═══ Dokumenttext
# Wobbler fischen am Bach



## Forellenhunter35 (20. März 2011)

Hallo Leute !

Ich war gestern mal wieder an meinem Hausgewässer angeln .
War schön , nur wenn die Forellen gebissen haben dann nur auf meine Spinner und nicht auf die kleinen Wobbler |gr: . 
Mache ich irgendetwas falsch ?

Gruß , Forellenhunter35


----------



## MrCrabs (20. März 2011)

*AW: Wobbler fischen am Bach*

Na ein Spinner sendet halt andere Reizsignale an die Fische. Vielleicht hat die Forellen der Spinner einfach aggressiver gemacht als dein Wobbler. Vielleicht hat der Wobbler einfach einen zu ruhigen Lauf für den Tag gehabt. Letztendlich wissen das nur die Forellen. Aber ist doch egal, wenn du letztlich einen Köder gefunden hast, der dir Fische bringt!


----------



## Taxidermist (20. März 2011)

*AW: Wobbler fischen am Bach*

Du solltest bedenken, dass der Biss von standorttreuen Forellen (vor allem Bafos), nicht unbedingt der Nahrungsaufnahme dienen muss, sondern häufig auch Revierverhalten sein kann.
So soll der "Eindringling" oft nur weggebissen werden und wenn er denn
mundgerecht ist, natürlich auch gern geschluckt werden.
Meiner Ansicht nach ist ein kleiner Wobbler später im Jahr der bessere Köder, wenn auch natürlicherweise Brutfisch vorkommt!
Deine Spinner werden von den Forellen für alles mögliche gehalten, aber nicht zwingend für einen Fisch, wobei zumindest fischähnliche Wobbler auch in der Regel für einen solchen gehalten werden.
Dass aber finden die Forellen derzeit eben seltsam, genau wie sie jetzt auch eine, noch so schön präsentierte Maifliege, wahrscheinlich nur argwöhnisch betrachten würden!
Aber wo ist denn dein Problem?
Wie Mc Crabs schon schrieb, hast du ja einen zur Zeit fängigen Köder gefunden!

Taxidermist

P.S: Ist dein Hausbach in Norwegen, oder warum steht das hier im Norwegenforum?


----------



## Forellenhunter35 (20. März 2011)

*AW: Wobbler fischen am Bach*

Nein , ich habe das Thema falsch eingeordnet . 
Mein hausgewässer ist in NRW . Nur ein kleiner Fluss :q.

Gruß , Forellenhunter35


----------



## Wolfsburger (23. März 2011)

*AW: Wobbler fischen am Bach*

Mit was für Wobbler hast du denn geangelt ? (Marke,größe..)


----------



## Forellenhunter35 (24. März 2011)

*AW: Wobbler fischen am Bach*

Ich habe immer mit kleinen 5cm Wobblern von der Marke Rapala gefischt .


----------
══════
═══ Untersuchte Daten
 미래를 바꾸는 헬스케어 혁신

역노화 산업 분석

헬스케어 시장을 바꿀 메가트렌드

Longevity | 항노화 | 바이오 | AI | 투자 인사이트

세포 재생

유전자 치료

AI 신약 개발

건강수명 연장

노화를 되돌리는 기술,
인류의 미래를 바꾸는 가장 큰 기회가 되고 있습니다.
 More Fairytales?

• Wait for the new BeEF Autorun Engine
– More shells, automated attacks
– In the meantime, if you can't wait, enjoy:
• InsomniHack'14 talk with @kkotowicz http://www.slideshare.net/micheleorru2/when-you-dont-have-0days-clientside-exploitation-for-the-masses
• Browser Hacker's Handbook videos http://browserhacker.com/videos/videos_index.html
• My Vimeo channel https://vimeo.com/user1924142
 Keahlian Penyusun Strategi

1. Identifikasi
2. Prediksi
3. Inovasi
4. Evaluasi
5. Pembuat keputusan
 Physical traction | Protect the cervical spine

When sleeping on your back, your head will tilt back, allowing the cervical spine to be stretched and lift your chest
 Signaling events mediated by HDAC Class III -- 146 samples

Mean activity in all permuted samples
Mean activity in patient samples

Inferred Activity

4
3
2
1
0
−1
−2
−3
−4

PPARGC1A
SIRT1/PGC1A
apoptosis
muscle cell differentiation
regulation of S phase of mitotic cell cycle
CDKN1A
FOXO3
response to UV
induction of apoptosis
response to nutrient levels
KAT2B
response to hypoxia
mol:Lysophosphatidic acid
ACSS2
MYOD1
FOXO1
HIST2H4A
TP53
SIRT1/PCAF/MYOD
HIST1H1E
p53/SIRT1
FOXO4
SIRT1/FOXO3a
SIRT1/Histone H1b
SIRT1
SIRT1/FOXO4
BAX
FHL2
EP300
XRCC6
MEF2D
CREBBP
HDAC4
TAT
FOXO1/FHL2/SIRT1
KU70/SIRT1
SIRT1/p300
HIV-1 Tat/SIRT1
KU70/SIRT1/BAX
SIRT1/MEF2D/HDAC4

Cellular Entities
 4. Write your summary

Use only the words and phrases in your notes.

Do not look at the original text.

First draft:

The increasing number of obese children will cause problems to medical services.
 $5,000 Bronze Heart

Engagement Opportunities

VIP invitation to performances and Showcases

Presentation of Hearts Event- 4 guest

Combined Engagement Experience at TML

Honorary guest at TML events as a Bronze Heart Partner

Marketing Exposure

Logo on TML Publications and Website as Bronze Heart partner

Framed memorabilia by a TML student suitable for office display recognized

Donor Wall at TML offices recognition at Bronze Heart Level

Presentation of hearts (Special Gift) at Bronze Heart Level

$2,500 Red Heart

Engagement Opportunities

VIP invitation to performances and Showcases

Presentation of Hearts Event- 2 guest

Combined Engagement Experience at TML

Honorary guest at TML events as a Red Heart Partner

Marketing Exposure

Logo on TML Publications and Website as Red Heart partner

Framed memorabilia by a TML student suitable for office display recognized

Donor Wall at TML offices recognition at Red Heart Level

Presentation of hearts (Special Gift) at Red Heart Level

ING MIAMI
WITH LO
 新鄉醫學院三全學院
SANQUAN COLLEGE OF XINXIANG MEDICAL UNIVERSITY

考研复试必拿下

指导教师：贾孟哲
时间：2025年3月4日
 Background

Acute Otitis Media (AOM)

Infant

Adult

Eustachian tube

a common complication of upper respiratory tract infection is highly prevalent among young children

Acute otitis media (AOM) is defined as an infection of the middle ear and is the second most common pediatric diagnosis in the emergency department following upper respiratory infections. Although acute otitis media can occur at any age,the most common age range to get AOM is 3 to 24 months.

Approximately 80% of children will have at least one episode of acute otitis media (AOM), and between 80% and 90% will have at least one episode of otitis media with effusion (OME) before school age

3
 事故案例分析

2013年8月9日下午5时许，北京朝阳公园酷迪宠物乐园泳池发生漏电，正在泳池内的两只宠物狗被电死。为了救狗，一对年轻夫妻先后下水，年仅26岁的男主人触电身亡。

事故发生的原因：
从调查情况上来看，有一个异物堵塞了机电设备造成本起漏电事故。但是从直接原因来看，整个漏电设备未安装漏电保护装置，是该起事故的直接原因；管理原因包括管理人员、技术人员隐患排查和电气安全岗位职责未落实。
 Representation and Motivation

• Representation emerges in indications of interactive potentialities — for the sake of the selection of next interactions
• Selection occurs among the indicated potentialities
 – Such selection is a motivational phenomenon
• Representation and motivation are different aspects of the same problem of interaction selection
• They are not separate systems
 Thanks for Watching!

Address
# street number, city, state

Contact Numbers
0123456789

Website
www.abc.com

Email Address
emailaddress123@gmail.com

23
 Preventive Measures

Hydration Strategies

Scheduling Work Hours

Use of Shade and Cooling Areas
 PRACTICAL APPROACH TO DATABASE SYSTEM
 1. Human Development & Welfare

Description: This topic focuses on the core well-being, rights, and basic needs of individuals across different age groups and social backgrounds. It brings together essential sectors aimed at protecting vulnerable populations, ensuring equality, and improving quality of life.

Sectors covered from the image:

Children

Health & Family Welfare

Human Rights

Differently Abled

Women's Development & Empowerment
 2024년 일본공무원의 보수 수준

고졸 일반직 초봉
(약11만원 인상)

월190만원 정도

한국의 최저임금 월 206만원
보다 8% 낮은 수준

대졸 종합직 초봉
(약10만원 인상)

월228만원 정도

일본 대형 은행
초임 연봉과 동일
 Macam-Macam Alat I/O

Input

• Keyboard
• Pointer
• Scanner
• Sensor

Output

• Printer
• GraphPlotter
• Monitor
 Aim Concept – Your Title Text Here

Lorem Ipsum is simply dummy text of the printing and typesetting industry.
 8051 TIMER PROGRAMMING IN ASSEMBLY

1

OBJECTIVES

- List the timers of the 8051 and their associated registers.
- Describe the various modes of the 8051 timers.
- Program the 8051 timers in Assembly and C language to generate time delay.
══════
> [Arbeitsauftrag 1]
Welche Benutzernamen schreiben Beiträge im Thread zum Wobblerfischen am Bach? Nenne jeden nur einmal.
> [Arbeitsauftrag 2]
Fasse den Thread zum Wobblerfischen am Bach in zwei Sätzen zusammen.
> [Arbeitsauftrag 3]
Gib aus dem Thread zum Wobblerfischen am Bach alles von „Hallo Leute !“ bis hinunter zu „irgendetwas falsch ?“ zurück.
Die Auflistung spielt hierfür keine Rolle.

> [Ergebnis 1]
Forellenhunter35, MrCrabs, Taxidermist, Wolfsburger

> [Ergebnis 2]
Forellenhunter35 berichtet, dass die Forellen an seinem Hausgewässer in NRW nur auf seine Spinner und nicht auf seine kleinen 5-cm-Wobbler von Rapala gebissen haben, und fragt, ob er etwas falsch macht. Die Antworten nennen andere Reizsignale des Spinners, einen zu ruhigen Wobblerlauf oder Revierverhalten als mögliche Gründe, halten einen kleinen Wobbler später im Jahr für den besseren Köder und betonen, dass er mit dem Spinner ja einen fängigen Köder gefunden hat.

> [Ergebnis 3]
Hallo Leute !

Ich war gestern mal wieder an meinem Hausgewässer angeln .
War schön , nur wenn die Forellen gebissen haben dann nur auf meine Spinner und nicht auf die kleinen Wobbler |gr: . 
Mache ich irgendetwas falsch ?